[Directions for this task] In the thread, change every "mum" to "mother" in the passage from "Hi my mum is" up to and including "(Aug 30, 2009)", and write the passage out again.

[Text section]
# shar pei cross



## tom and tina (Oct 28, 2009)

Hi my mum is interested in buying a shar pei crossed with a staffy. Although my mum has never had a shar pei she has had another staffy cross who got pts earlier today (terminal cancer ). Because scruff was terminal, my mum had been thinking about getting this cross as company for her lab. 
I know that shar pei's have a few problems in there breed, and this dog looks more shar pei than staff. Im just worried that if she gets this dog and it shows the negatives of the breed, then she will have her heart broken again.
I know its not a exact science but what would be the chances of this dog being fine. I know cross breeds are usually alright, but the chap who lives next door has had 4 shar pei's over the last 3 years of which 3 have died of the breeds problems. 
Sorry to go on. Any help would be great


----------



## corny girl (Aug 30, 2009)

Why not go to a rescue & get one of the many Staffs on death row? You have had experience of Staff x so a rescue one would be ideal & you know what you are getting then. Yes Shar Pei's can suffer with skin & coat problems & would maybe be more noticeable in a cross as i doubt the parents would of been health tested either. I would avoid this one & maybe take a look round your local rescue kennels at what they have in :2thumb:.


----------



## polar (Sep 24, 2009)

tom and tina said:


> I know cross breeds are usually alrightt


This is incorrect...cross breeds can and do inherit health conditions from both breeds involved in the cross. Sharpei's are great dogs but sadly have a few health conditions some are not even tested for because they are un-tracable including sharpei fever which is not only heartbreaking to watch but difficult to live with. I would strongly suggest a more healthy alternative if looking for a forever dog, including going to a breeder who health tests that way you know exactly what you are getting.


----------



## tom and tina (Oct 28, 2009)

Yer she was going to have a look at the centres too. I have told her to wait for a little while though. Scruff was only pts today, and i know she has been ill for 6 months, but i dont want her to get another dog to replace her just yet. Its the whole rebound thing, and the emotions are all over the place. Scruff joined the family when i was 14 and im now 26. It just seems too soon to replace her, but i said i would ask because im more worried about the shar pei flu ( i think thats what next door said it was that finished his off).


----------



## tom and tina (Oct 28, 2009)

emmamalakian said:


> This is incorrect...cross breeds can and do inherit health conditions from both breeds involved in the cross. Sharpei's are great dogs but sadly have a few health conditions some are not even tested for because they are un-tracable including sharpei fever which is not only heartbreaking to watch but difficult to live with. I would strongly suggest a more healthy alternative if looking for a forever dog, including going to a breeder who health tests that way you know exactly what you are getting.


I have my reservations about my mum getting a dog so soon. But she said she would have a good look before deciding. I will tell her about the shar pei cross because i dont think she could cope with the heart ache if it all goes pete tong in 12 months time or so


----------



## polar (Sep 24, 2009)

tom and tina said:


> I have my reservations about my mum getting a dog so soon. But she said she would have a good look before deciding. I will tell her about the shar pei cross because i dont think she could cope with the heart ache if it all goes pete tong in 12 months time or so


I have spent a good 7 years looking into the health and genetics of dogs and sadly sharpei's are one of the few that I would avoid until the breed is in better conditions and until there is a test for sharpei fever. Best of luck, and rescue centers are always a great place to find a dog needing a second chance.:2thumb:


----------



## Michelle G (Feb 27, 2008)

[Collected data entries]
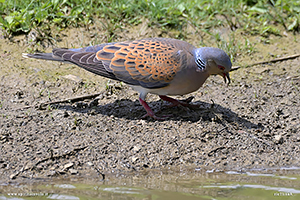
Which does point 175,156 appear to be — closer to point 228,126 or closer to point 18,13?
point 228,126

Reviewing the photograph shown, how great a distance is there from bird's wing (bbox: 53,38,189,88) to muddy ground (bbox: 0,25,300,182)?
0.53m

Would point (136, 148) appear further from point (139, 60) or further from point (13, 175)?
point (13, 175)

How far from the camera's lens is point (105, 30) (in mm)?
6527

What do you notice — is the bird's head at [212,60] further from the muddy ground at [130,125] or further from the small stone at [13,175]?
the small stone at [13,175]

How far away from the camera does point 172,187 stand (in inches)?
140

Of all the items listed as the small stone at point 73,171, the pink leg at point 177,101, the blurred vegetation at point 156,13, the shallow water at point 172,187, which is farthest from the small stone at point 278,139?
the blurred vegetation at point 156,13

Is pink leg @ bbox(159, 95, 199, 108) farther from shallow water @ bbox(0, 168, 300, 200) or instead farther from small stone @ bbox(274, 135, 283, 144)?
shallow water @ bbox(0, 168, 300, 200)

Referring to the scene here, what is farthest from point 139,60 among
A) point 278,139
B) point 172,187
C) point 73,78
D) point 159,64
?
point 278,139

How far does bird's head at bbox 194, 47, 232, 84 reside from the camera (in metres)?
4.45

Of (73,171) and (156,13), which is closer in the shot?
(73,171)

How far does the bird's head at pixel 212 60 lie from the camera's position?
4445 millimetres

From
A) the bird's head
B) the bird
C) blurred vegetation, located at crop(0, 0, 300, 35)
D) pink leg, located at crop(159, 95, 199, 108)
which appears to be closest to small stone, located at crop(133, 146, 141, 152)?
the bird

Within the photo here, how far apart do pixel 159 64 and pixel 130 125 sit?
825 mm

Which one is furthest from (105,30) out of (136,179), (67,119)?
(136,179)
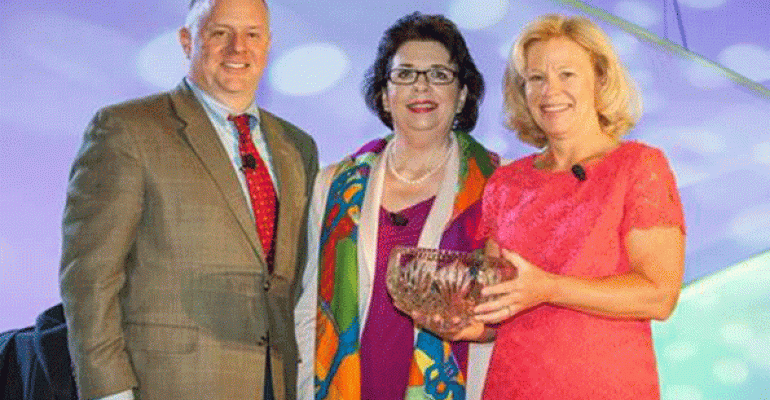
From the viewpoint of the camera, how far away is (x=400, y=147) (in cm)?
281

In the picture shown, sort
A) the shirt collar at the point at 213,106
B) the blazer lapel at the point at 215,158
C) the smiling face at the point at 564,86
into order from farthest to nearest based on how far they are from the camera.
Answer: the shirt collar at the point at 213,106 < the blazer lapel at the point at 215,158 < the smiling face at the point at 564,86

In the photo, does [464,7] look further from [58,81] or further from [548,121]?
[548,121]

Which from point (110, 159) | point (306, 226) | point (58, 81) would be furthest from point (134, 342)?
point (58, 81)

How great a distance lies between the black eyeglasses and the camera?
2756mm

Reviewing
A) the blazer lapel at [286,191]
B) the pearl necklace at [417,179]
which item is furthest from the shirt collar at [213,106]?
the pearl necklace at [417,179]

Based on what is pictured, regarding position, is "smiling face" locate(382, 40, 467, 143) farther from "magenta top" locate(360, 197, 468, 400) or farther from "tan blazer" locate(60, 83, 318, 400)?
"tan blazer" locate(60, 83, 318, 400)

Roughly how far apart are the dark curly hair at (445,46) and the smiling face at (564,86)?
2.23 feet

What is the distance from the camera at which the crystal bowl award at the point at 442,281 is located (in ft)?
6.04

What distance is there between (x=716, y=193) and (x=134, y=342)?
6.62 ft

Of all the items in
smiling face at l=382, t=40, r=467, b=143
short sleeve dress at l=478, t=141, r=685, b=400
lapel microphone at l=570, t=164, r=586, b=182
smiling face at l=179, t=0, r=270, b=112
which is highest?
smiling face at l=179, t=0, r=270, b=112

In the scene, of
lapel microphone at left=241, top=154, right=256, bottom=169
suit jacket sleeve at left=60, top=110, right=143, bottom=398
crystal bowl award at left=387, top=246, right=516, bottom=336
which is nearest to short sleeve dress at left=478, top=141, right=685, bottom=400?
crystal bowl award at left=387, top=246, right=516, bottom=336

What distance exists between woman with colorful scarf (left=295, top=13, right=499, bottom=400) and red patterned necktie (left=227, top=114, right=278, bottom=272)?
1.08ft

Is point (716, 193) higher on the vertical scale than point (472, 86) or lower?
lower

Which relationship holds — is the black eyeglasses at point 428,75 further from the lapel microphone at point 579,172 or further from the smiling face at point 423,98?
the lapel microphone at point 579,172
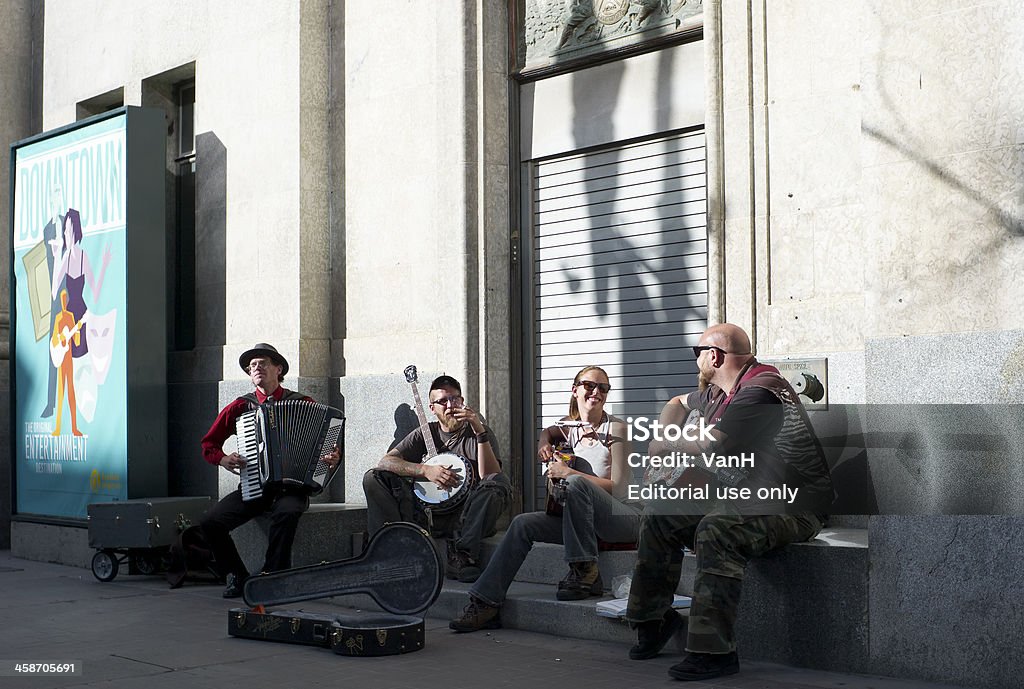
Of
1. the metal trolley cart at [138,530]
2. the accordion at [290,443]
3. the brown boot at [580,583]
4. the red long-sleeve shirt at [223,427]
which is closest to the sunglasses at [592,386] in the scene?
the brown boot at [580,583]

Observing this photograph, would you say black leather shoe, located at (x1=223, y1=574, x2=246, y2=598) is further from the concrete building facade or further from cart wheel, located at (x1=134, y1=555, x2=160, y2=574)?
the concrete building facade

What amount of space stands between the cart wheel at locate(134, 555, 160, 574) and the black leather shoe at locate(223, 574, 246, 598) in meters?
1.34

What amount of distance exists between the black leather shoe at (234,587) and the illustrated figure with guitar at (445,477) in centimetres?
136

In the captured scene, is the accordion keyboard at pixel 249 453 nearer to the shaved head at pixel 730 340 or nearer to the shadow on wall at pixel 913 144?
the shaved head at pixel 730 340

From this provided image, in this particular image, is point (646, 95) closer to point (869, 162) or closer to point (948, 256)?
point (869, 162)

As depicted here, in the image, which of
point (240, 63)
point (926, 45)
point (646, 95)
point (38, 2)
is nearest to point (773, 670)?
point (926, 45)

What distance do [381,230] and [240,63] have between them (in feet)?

[Result for this task]
Hi my mother is interested in buying a shar pei crossed with a staffy. Although my mother has never had a shar pei she has had another staffy cross who got pts earlier today (terminal cancer ). Because scruff was terminal, my mother had been thinking about getting this cross as company for her lab. 
I know that shar pei's have a few problems in there breed, and this dog looks more shar pei than staff. Im just worried that if she gets this dog and it shows the negatives of the breed, then she will have her heart broken again.
I know its not a exact science but what would be the chances of this dog being fine. I know cross breeds are usually alright, but the chap who lives next door has had 4 shar pei's over the last 3 years of which 3 have died of the breeds problems. 
Sorry to go on. Any help would be great


----------



## corny girl (Aug 30, 2009)